*Selected extract*
>> start

2) In the next 2 or 3K, the group splintered. Leif Hoste, Björn Leukemans, Frederic Guesdon and Sébastien Hinault pushed to the front.

3) At 49 K to go, Fabian Cancellara surged ahead from the bunch to join the four leaders. In a few seconds, he took one sideways look behind him, saw that the title defender Boonen had decided not to mark him down. Riis, the team manager, radioed to him. "Go". Yup, it was a bad move from the Belgian champion. Fabian was then gone and the rest is history.

The jump Fabian put forth was strong and decisive. To most of us, watching the surge (see video below) may seem almost like, well, like he had a motor somewhere on the bike. How on earth can he pull away so quick, right? Well the Italians asked that hard question and came up with the answer - 'Oh mio dio, he has a motor on his bike!'

But regardless of whether he used a motor or not, can we dissect this attack and see its parts to get a perspective of what's happening? I think we could.

So I used a physics analysis software and some basic physics to get an idea of the speed and acceleration involved in this attack. This may seem pretty ghetto to some of you but perspective is what ultimately matters.

STEPS

1) First, I downloaded the above video of the action from Youtube. I cut the video segment only to the points of interest, from 2:07 to 2:22 or so. I eventually a few hundred frames at 25 frames/second. I decided a timestep of about 0.03-0.04 seconds would be more than adequate to the capture the stages of the action.

2) I scaled the segment with a known dimension of some entity. That entity was going to be Cancellara's 58cm Specialized bike. I looked up its specs and found out that the wheelbase of the frame is pretty close to 100 cm or 1m. Good enough.

3) I imagined myself seated inside the TV helicopter, shining a path co-ordinate axis down at the action below, somewhere in the middle of the screen. I reckoned that the zoom and pan from the helicopter camera would create complexities, but luckily for me, there was not much. The cameraman in the helicopter had kept his focus remarkably steady on the racers, without much shaking and distraction. There was a bit, but I knew exactly where it was. Then I positioned the axis angle to be somewhat parallel to the direction of motion on the road.

4)I then stuck point mass trackers on Fabian, spectators and motorcycles. These trackers would give me position vs time information of the object as the cross-hairs of the camera sped past them.

I finally had distance vs time plots from objects to plug into MS Excel. Since velocity depends on the observer, and since the observer is in a moving state in a helicopter, any relative motion between the observer and the cyclists is either a surge or a deceleration.

Let's explore the stages of the attack:

A) At what speed was the peloton with favorites moving initially?

Here, helicopter camera was very focused on the action with little shaking. Hence, a spectator appearing and flying out of view may give an indication of the speed of the riders. The position time graph was a straight line. The data was exported in Excel and a "linest" operation on the data yielded a slope, as shown below.

>> end

*Complete the following*
A - Return the part of the passage on Cancellara's attack starting at "2) I scaled" and ending at "1m. Good enough.".
B - Name the riders who, according to the passage on Cancellara's attack, pushed to the front after the group splintered.
C - Answer these questions from the passage on Cancellara's attack:
(i) How many kilometers were left when Fabian Cancellara surged ahead from the bunch?
(ii) At what frame rate was the video segment extracted?
(iii) What wheelbase was used to scale the segment?
The entries have no role in this work.

*Dataset excerpts*
>> start

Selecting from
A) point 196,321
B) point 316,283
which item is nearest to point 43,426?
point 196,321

>> end

*Problem solutions*
A -
2) I scaled the segment with a known dimension of some entity. That entity was going to be Cancellara's 58cm Specialized bike. I looked up its specs and found out that the wheelbase of the frame is pretty close to 100 cm or 1m. Good enough.

B -
Leif Hoste
Björn Leukemans
Frederic Guesdon
Sébastien Hinault

C -
(i) 49 kilometers
(ii) 25 frames per second
(iii) Pretty close to 100 cm, or 1 m